Objection 1: It would seem that pride is not a sin. For no sin is the object of God's promise. For God's promises refer to what He will do; and He is not the author of sin. Now pride is numbered among the Divine promises: for it is written (Is. 60:15): "I will make thee to be an everlasting pride [Douay: 'glory'], a joy unto generation and generation." Therefore pride is not a sin.
Objection 2: Further, it is not a sin to wish to be like unto God: for every creature has a natural desire for this; and especially does this become the rational creature which is made to God's image and likeness. Now it is said in Prosper's Lib. Sent. 294, that "pride is love of one's own excellence, whereby one is likened to God who is supremely excellent." Hence Augustine says (Confess. ii, 6): "Pride imitates exaltedness; whereas Thou alone art God exalted over all." Therefore pride is not a sin.
Objection 3: Further, a sin is opposed not only to a virtue but also to a contrary vice, as the Philosopher states (Ethic. ii, 8). But no vice is found to be opposed to pride. Therefore pride is not a sin.
On the contrary, It is written (Tob. 4:14): "Never suffer pride to reign in thy mind or in thy words."
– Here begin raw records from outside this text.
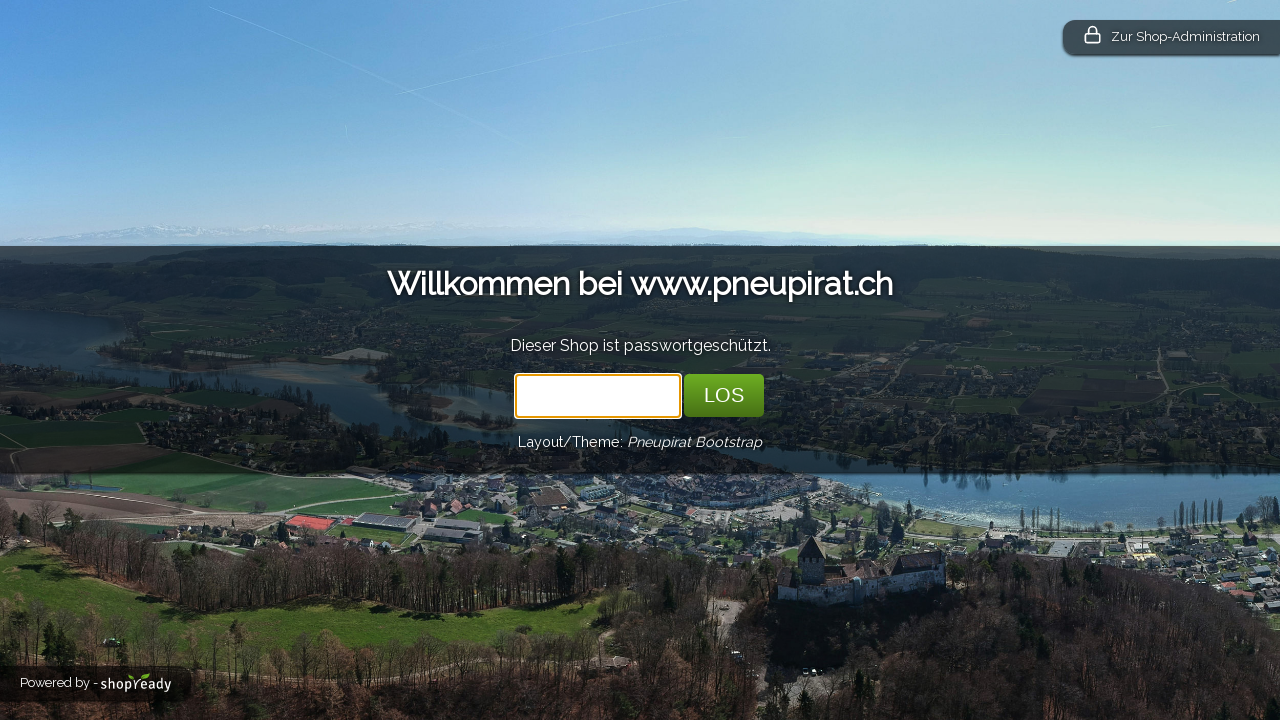

--- FILE ---
content_type: application/x-javascript
request_url: https://cdn.highspeed-network.com/lib/backgrounds/index.js
body_size: 147
content:
var background_images = {
  "day_images":  [
    "autumn-011.jpg",
    "autumn-006.jpg",
    "spring-003.jpg",
    "summer-014.jpg",
    "summer-013.jpg",
    "spring-001.jpg",
    "spring-002.jpg",
    "spring-004.jpg",
    "spring-005.jpg",
    "spring-006.jpg",
    "spring-007.jpg",
    "spring-008.jpg",
    "spring-009.jpg",
    "spring-010.jpg",
    "spring-011.jpg",
    "spring-012.jpg",
    "spring-013.jpg",
    "spring-014.jpg",
    "summer-012.jpg"
  ],

  "evening_images" : [
    "autumn-evening_001.jpg",
    "autumn-evening_002.jpg",
    "autumn-evening_003.jpg",
    "autumn-evening_004.jpg",
    "autumn-evening_005.jpg",
    "autumn-evening_006.jpg",
    "autumn-evening_007.jpg",
    "evening-001.jpg"
  ],

  "night_images" : [
    "night-001.jpg",
    "night-002.jpg",
    "night-003.jpg",
    "night-004.jpg",
    "night-005.jpg"
  ]
};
I answer that, Pride [superbia] is so called because a man thereby aims higher [supra] than he is; wherefore Isidore says (Etym. x): "A man is said to be proud, because he wishes to appear above (super) what he really is"; for he who wishes to overstep beyond what he is, is proud. Now right reason requires that every man's will should tend to that which is proportionate to him. Therefore it is evident that pride denotes something opposed to right reason, and this shows it to have the character of sin, because according to Dionysius (Div. Nom. iv, 4), "the soul's evil is to be opposed to reason." Therefore it is evident that pride is a sin.
Reply to Objection 1: Pride [superbia] may be understood in two ways. First, as overpassing [supergreditur] the rule of reason, and in this sense we say that it is a sin. Secondly, it may simply denominate "super-abundance"; in which sense any super-abundant thing may be called pride: and it is thus that God promises pride as significant of super-abundant good. Hence a gloss of Jerome on the same passage (Is. 61:6) says that "there is a good and an evil pride"; or "a sinful pride which God resists, and a pride that denotes the glory which He bestows."
It may also be replied that pride there signifies abundance of those things in which men may take pride.
Reply to Objection 2: Reason has the direction of those things for which man has a natural appetite; so that if the appetite wander from the rule of reason, whether by excess or by default, it will be sinful, as is the case with the appetite for food which man desires naturally. Now pride is the appetite for excellence in excess of right reason. Wherefore Augustine says (De Civ. Dei xiv, 13) that pride is the "desire for inordinate exaltation": and hence it is that, as he asserts (De Civ. Dei xiv, 13; xix, 12), "pride imitates God inordinately: for it hath equality of fellowship under Him, and wishes to usurp Hi. dominion over our fellow-creatures."
Reply to Objection 3: Pride is directly opposed to the virtue of humility, which, in a way, is concerned about the same matter as magnanimity, as stated above (Q[161], A[1], ad 3). Hence the vice opposed to pride by default is akin to the vice of pusillanimity, which is opposed by default to magnanimity. For just as it belongs to magnanimity to urge the mind to great things against despair, so it belongs to humility to withdraw the mind from the inordinate desire of great things against presumption. Now pusillanimity, if we take it for a deficiency in pursuing great things, is properly opposed to magnanimity by default; but if we take it for the mind's attachment to things beneath what is becoming to a man, it is opposed to humility by default; since each proceeds from a smallness of mind. In the same way, on the other hand, pride may be opposed by excess, both to magnanimity and humility, from different points of view: to humility, inasmuch as it scorns subjection, to magnanimity, inasmuch as it tends to great things inordinately. Since, however, pride implies a certain elation, it is more directly opposed to humility, even as pusillanimity, which denotes littleness of soul in tending towards great things, is more directly opposed to magnanimity.